The sense of community is something Nelson loves, and it’s evident in everything he touches. “I still go to Ireland once a year to experience the pub culture,” Nelson says. “It’s a living, breathing thing where a community gathers, and it is part of people’s everyday life.”
In creating restaurants people love, Nelson is dedicated to things that draw people in, and it’s not always what you might think it is. While the restaurant business could seem focused on following the latest trends, Nelson believes it’s essential to find a balance.
“I think, so often, people have overthought this industry,” he says. “The reality is, people want a place where they feel comfortable, where they enjoy the food and can have a good conversation. They want a place to come back to over and over.”
In practice, what that means is finding the balance between Nelson’s love for food and creativity with Green Country residents’ need to feel comfortable and at home in the places they go to eat. Nelson enjoys traveling, and he likes finding ways to bring the world to Tulsa in interesting, food-related ways. But it takes finesse and a bit of luck to push the boundaries without going too far beyond the customers’ comfort zones.
“When we first built Yokozuna, we wanted a ramen bar, something I’d seen in my travels and thought, ‘This is going to be great.’ But we were too early,” he says. Yokozuna switched gears and became more about sushi in part because Tulsa wasn’t ready for a ramen bar yet.

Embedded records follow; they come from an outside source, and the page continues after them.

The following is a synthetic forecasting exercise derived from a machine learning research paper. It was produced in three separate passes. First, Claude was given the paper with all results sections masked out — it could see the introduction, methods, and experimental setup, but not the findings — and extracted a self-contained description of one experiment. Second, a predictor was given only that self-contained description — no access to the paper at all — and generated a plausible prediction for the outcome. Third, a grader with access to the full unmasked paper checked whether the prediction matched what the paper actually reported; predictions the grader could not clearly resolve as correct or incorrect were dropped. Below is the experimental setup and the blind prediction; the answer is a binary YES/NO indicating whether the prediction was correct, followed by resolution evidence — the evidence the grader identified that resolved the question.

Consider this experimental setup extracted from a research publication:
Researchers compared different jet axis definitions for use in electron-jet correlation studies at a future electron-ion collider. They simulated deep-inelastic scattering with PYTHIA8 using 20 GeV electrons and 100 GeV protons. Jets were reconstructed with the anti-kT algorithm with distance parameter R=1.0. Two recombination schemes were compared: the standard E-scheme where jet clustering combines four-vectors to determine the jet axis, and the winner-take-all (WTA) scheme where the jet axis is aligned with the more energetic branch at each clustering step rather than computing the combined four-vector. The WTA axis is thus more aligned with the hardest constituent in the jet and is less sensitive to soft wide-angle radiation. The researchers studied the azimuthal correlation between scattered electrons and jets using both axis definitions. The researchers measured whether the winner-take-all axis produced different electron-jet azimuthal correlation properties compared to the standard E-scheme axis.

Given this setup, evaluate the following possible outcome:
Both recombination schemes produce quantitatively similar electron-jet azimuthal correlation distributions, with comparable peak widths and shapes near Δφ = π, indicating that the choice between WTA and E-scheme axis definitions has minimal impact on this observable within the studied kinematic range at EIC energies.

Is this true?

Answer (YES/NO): NO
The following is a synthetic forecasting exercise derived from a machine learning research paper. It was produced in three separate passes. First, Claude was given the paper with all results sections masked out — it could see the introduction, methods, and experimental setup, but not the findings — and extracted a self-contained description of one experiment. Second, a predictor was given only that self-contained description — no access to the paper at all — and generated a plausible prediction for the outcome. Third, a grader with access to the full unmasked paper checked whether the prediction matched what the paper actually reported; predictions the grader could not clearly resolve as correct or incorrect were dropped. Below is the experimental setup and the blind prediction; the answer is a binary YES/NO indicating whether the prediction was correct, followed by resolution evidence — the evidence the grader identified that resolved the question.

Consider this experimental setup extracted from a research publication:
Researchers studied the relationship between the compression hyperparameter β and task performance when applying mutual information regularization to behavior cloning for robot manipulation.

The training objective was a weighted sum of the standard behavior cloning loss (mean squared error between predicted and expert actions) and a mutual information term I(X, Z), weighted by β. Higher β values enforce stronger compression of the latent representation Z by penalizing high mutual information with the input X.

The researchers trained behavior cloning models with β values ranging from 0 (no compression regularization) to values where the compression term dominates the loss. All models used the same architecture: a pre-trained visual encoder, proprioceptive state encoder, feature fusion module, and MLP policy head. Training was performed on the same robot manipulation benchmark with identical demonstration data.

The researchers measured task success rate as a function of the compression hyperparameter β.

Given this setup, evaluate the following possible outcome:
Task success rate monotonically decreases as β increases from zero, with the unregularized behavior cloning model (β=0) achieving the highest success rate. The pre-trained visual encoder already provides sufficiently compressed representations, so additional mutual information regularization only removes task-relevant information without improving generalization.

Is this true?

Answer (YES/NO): NO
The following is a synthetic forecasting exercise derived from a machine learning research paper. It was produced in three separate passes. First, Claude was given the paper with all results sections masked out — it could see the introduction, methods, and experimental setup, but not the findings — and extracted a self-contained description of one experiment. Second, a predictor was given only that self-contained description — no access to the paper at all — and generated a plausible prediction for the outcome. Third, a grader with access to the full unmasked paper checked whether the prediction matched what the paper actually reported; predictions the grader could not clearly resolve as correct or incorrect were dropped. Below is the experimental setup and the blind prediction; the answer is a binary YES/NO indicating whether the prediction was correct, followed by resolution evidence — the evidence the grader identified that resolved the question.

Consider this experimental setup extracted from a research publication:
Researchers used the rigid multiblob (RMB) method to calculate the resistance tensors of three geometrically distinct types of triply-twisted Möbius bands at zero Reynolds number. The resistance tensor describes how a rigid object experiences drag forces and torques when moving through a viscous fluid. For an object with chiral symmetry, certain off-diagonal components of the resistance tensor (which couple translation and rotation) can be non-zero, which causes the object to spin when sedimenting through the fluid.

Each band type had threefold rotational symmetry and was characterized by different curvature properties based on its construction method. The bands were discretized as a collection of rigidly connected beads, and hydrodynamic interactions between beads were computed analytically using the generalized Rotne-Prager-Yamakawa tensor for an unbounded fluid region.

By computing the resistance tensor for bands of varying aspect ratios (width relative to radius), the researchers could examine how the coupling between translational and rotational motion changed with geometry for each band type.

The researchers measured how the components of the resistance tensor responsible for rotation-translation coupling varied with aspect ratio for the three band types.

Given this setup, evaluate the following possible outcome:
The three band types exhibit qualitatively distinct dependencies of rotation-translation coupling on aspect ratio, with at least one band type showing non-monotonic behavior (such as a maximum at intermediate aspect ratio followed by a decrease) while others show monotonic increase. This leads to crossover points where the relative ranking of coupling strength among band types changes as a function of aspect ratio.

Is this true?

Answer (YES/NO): NO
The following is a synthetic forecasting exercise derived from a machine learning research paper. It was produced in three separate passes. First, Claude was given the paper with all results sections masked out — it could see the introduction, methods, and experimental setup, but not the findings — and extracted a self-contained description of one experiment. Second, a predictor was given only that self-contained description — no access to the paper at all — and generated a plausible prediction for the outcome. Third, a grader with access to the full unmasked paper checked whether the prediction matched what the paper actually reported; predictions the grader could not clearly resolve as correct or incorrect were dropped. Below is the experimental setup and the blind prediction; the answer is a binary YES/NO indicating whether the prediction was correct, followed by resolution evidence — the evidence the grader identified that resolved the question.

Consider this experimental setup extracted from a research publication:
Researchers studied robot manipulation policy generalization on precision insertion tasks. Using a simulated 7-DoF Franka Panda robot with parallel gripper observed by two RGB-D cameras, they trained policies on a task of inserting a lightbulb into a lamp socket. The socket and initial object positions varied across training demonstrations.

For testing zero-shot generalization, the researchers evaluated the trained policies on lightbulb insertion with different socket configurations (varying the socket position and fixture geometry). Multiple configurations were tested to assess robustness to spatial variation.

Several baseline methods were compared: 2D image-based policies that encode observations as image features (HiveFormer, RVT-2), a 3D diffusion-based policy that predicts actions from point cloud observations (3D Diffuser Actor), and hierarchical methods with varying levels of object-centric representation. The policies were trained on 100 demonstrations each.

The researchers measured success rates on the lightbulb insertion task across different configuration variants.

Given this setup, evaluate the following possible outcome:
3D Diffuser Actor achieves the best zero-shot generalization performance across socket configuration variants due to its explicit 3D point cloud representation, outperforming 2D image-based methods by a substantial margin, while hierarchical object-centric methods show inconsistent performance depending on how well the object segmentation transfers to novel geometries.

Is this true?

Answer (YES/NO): NO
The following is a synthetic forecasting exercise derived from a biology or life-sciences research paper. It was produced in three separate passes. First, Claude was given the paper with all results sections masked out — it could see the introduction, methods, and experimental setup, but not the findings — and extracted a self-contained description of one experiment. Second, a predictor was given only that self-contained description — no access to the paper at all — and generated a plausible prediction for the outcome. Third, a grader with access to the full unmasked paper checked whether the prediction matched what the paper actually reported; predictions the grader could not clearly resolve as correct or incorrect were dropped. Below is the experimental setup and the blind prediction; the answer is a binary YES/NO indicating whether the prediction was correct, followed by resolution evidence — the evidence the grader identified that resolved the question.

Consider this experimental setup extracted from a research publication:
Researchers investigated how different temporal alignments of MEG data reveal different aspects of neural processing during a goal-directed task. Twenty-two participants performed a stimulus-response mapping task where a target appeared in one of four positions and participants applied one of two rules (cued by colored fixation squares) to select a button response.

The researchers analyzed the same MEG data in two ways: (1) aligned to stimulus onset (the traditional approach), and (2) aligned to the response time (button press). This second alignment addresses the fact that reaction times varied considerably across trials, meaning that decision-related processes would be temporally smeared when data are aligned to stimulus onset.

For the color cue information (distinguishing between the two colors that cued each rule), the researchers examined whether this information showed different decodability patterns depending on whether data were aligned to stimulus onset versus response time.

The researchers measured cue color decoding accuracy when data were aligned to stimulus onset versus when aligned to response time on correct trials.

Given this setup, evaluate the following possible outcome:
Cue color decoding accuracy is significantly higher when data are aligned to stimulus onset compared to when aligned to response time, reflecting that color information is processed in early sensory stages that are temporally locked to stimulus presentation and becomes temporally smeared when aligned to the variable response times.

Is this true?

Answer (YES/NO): YES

“Whatever’s happening on the coasts takes a while to migrate in,” says Nelson. “If we’re going to go out ahead on something, we have to tailor it and educate people.” As an example, he points to Elgin Park, a sports bar with plenty of familiar menu items like domestic beers and chicken wings, but also with some things you won’t find anywhere else in town — like the thin-crust, parmesan-heavy New Haven pizza, and the thick, cheese-infused crust of their Detroit Pizza. Both are stellar meals, and both are not usual fare in Tulsa.
Bull in the Alley is another example of Nelson mixing his sensibilities when it comes to food with an understanding of what people want, to create a concept that is lively and inventive, yet still also relatable and classic.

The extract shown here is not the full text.